_RECORDS PROVIDED_
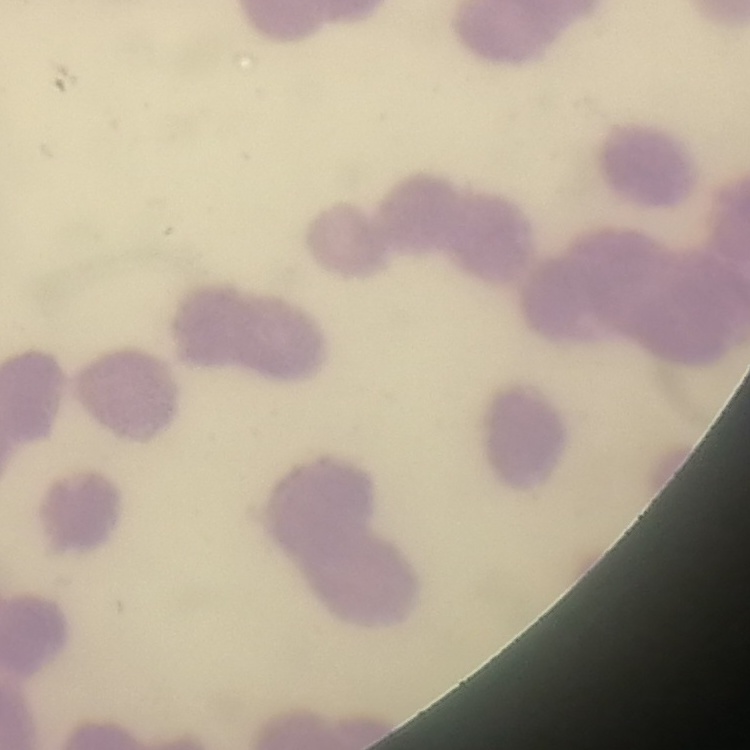
red_blood_cell_morphology: rouleaux formation
preparation: thin peripheral smear
image_type: one tile cut from a larger photomicrograph
stain: Field's or Giemsa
Identify the blood parasite species.
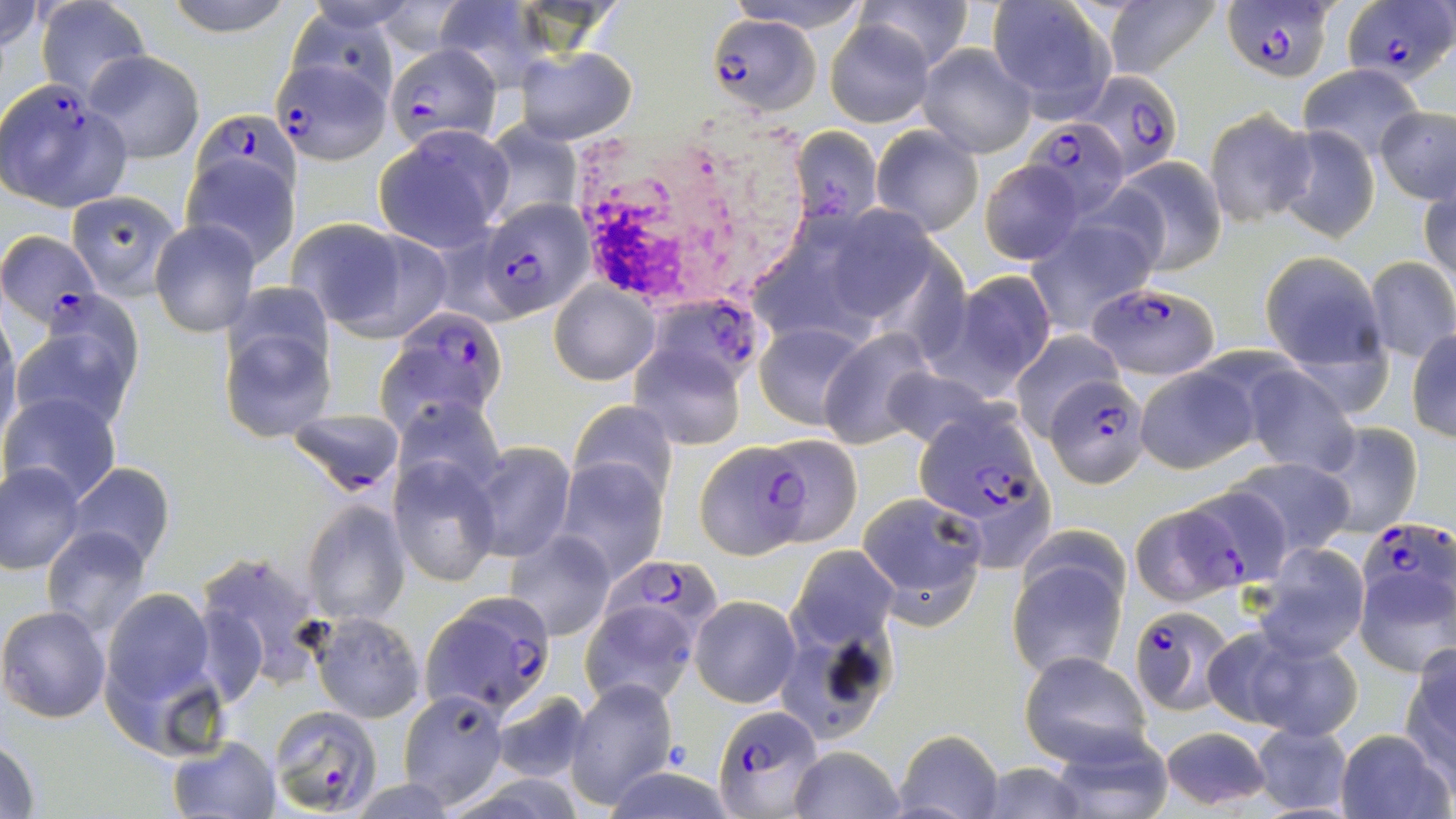
Plasmodium falciparum.

Summary:
  - Coordinate format: approximate bounding boxes as (x1, y1, x2, y2) in pixels
  - Uninfected red blood cell locations: (0, 0, 47, 54), (162, 0, 298, 37), (723, 0, 870, 32), (857, 0, 975, 73), (1102, 0, 1222, 79), (36, 1, 152, 102), (433, 2, 546, 89), (986, 2, 1115, 114), (824, 19, 935, 128), (918, 44, 1038, 158), (514, 45, 637, 143), (82, 51, 205, 162), (1299, 65, 1426, 162), (1204, 107, 1317, 230), (1374, 107, 1455, 204), (478, 121, 581, 228), (870, 124, 984, 236), (1276, 125, 1380, 242), (373, 126, 512, 250), (788, 127, 883, 226), (182, 155, 299, 267), (1108, 156, 1228, 274), (980, 161, 1083, 265), (1420, 181, 1456, 294), (67, 191, 181, 297), (1025, 218, 1157, 335), (149, 219, 260, 337), (291, 220, 450, 339), (1259, 254, 1385, 374), (1363, 254, 1455, 362), (942, 270, 1058, 393), (551, 283, 658, 385), (13, 310, 140, 435), (221, 316, 336, 439), (0, 318, 22, 449), (754, 320, 872, 430), (818, 328, 937, 446), (1408, 330, 1456, 442), (1010, 331, 1121, 439), (629, 343, 746, 450), (1132, 363, 1257, 473), (882, 365, 999, 451), (1240, 365, 1361, 476), (3, 393, 123, 509), (394, 396, 503, 496), (568, 400, 680, 503), (285, 412, 406, 494), (1309, 420, 1422, 539), (756, 433, 863, 547), (470, 442, 575, 562), (1229, 455, 1355, 560), (389, 456, 499, 586), (556, 461, 666, 580), (2, 462, 86, 574), (64, 462, 175, 569), (1182, 484, 1294, 591), (856, 491, 986, 623), (302, 501, 410, 625), (40, 525, 153, 638), (505, 530, 616, 641), (1256, 543, 1370, 660), (787, 545, 900, 648), (1006, 551, 1129, 681), (198, 552, 329, 689), (1353, 566, 1456, 677), (100, 586, 220, 719), (690, 596, 800, 707), (580, 599, 701, 707), (0, 605, 110, 722), (310, 612, 424, 723), (773, 621, 902, 743), (1232, 631, 1364, 741), (1401, 648, 1456, 774), (1019, 650, 1153, 767), (566, 678, 676, 807), (398, 689, 510, 807), (490, 691, 592, 782), (1246, 721, 1356, 817), (1154, 725, 1276, 812), (892, 728, 1006, 819), (1039, 728, 1172, 817), (1334, 729, 1452, 819), (0, 735, 42, 819), (168, 735, 279, 818), (787, 747, 906, 819), (968, 761, 1095, 819)
  - Plasmodium falciparum-infected red blood cell locations: (1225, 0, 1337, 83), (1343, 0, 1452, 85), (705, 14, 821, 115), (389, 41, 504, 167), (274, 52, 387, 163), (1084, 71, 1181, 181), (1, 81, 131, 211), (192, 109, 301, 212), (1022, 115, 1129, 220), (478, 198, 596, 321), (1, 227, 98, 326), (1092, 281, 1218, 377), (650, 299, 765, 391), (381, 309, 511, 429), (1046, 377, 1150, 487), (913, 408, 1040, 520), (696, 440, 810, 557), (1129, 502, 1246, 608), (1357, 514, 1451, 607), (603, 551, 722, 642), (421, 591, 557, 717), (1126, 607, 1237, 715), (267, 705, 383, 816), (713, 706, 825, 816)
  - Image size: 1456×819 pixels
  - Field of view: single
  - Modality: light microscopy
  - Stain: May-Grünwald-Giemsa
  - Preparation: thin blood smear
  - Magnification: 1000x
Classify this cell by malaria status.
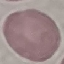

Uninfected.

Giemsa stain. Cell patch, automatically extracted from a larger field of view and resized to 64 × 64 pixels. Acquired by smartphone through the microscope eyepiece. Thin smear of blood.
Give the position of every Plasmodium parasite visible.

_WORK INSTRUCTIONS_
From the records above, transcribe exactly the lines starting at the one containing "image_type: one tile" and ending at the one containing "- Coordinate format: approximate". Skip the pictures.

_EXERCISE RESULT_
image_type: one tile cut from a larger photomicrograph
stain: Field's or Giemsa
Identify the blood parasite species.
Plasmodium falciparum.

Summary:
  - Coordinate format: approximate bounding boxes as (x1, y1, x2, y2) in pixels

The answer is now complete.